To do:
a) Reproduce the article on protest word for word, everything from "Donald Trump won" down to "hard to obtain.".
b) In the article on protest, what gave people a concrete issue to speak out about at airports around the country?

Sun, May

The power and purpose of protest

Black Lives Matter-LA holds a protest outside of LAPD headquarters. Photo by Jason Lewis


Donald Trump won the election and is in office, so many people have questioned the purpose of protesting.

By Jason Lewis

People across the country gathered in protest on the day that Donald Trump was sworn in as the President of the United States.  A day later, millions of women held massive protests in major cities around the nation.  

As upset as many Americans were over the beginning of Trump’s presidency, there was no stopping it.  Holding signs, chanting, or showing frustration in various manners was not going to change the fact that Trump was sworn in as president.  That led many people to question what was the purpose of protesting at that point.  The battle had been lost.  

While those demonstrations could not force Trump out of office, the protests gave certain groups a way to show their anger of potentially losing certain civil rights that were fought hard to obtain.

Los Angeles City Hall. Photo by Jason Lewis

“The protests are part shock, part anger, and part realization that Trump and the GOP are now firmly in the saddle and pose the mortal danger of rolling back any and every gain made during the last 60 years in education, civil rights, voting rights, women’s empowerment, LGBT rights, police misconduct, criminal justice system reform, and immigration,” author and activist Earl Ofari Hutchinson said.  “And most importantly a Supreme Court of the United States that could implement a dominant conservative agenda in law and public policy in the country for years, maybe even decades, to come.”

The initial protests were not so much about Trump’s actions as president, because he had not made any decisions at that point.  The demonstrations were more to show a strong resistance to Trump’s ideology, which has many minority groups and women fearing that they could lose rights that were gained through decades of fighting for.  

Since the protests of Trump’s first few days in office, the president has made decisions that have led people to take the protests to airports around the country.  The travel ban gave people a concrete issue to speak out about, and people showed strong emotions against Trump’s actions.  

Now that there are policies that are being put in place, and people have actions to protest against, the question is whether or not these demonstrations have any power to create change.  

In 1963, Civil Rights leader Dr. Martin Luther King Jr. wrote a letter about the power of protest when he was in a Birmingham, Alabama, jail cell.  A passage from his letter said:

“You may well ask: ‘Why direct action? Why sit ins, marches and so forth?  Isn't negotiation a better path?’  You are quite right in calling for negotiation.  Indeed, this is the very purpose of direct action.  Nonviolent direct action seeks to create such a crisis and foster such a tension that a community which has constantly refused to negotiate is forced to confront the issue.  It seeks so to dramatize the issue that it can no longer be ignored.

“The purpose of our direct action program is to create a situation so crisis packed that it will inevitably open the door to negotiation.”

Supplied data:
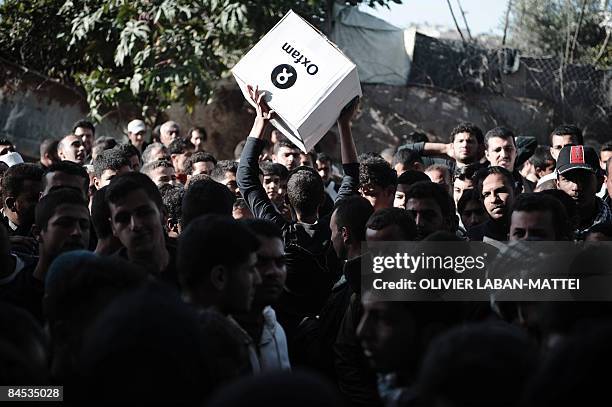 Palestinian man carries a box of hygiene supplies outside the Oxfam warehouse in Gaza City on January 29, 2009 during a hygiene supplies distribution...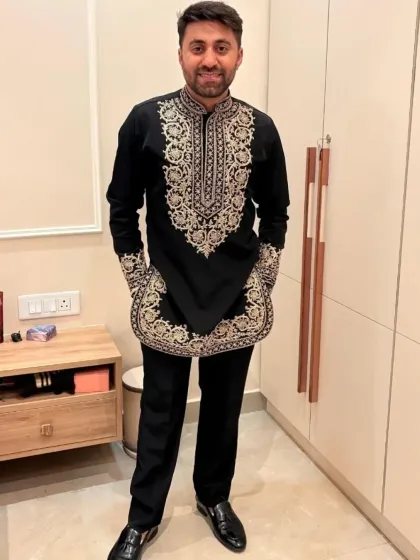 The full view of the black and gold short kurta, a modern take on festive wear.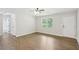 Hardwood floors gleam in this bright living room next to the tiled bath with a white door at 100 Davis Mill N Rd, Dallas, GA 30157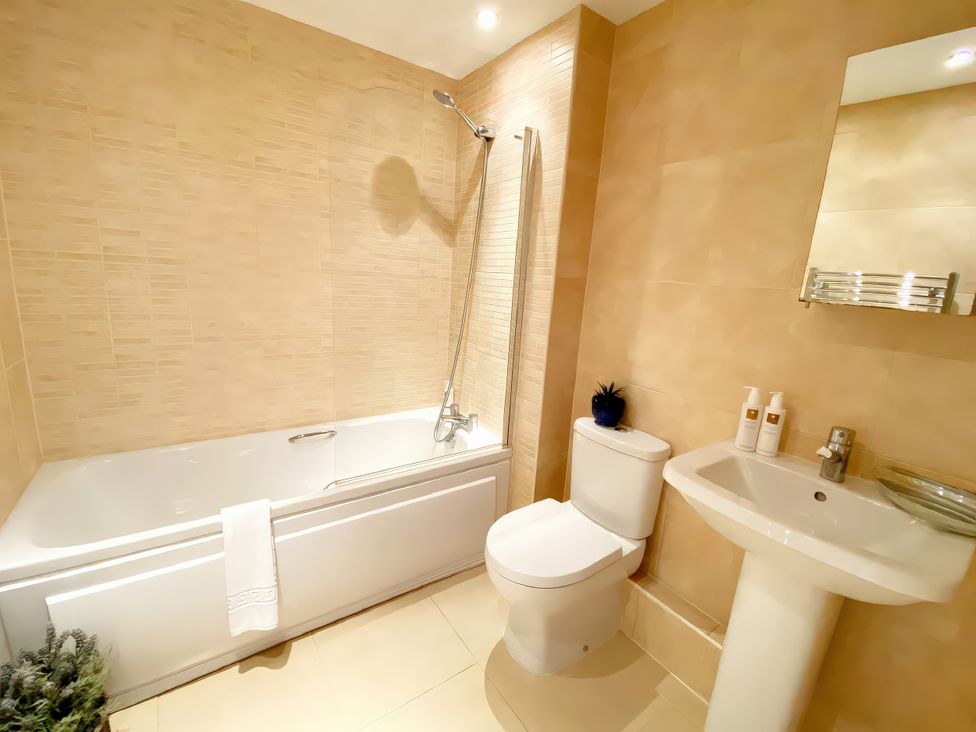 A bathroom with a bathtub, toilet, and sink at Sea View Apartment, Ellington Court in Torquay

Results for each task:
a)
Donald Trump won the election and is in office, so many people have questioned the purpose of protesting.

By Jason Lewis

People across the country gathered in protest on the day that Donald Trump was sworn in as the President of the United States.  A day later, millions of women held massive protests in major cities around the nation.  

As upset as many Americans were over the beginning of Trump’s presidency, there was no stopping it.  Holding signs, chanting, or showing frustration in various manners was not going to change the fact that Trump was sworn in as president.  That led many people to question what was the purpose of protesting at that point.  The battle had been lost.  

While those demonstrations could not force Trump out of office, the protests gave certain groups a way to show their anger of potentially losing certain civil rights that were fought hard to obtain.

b) The travel ban.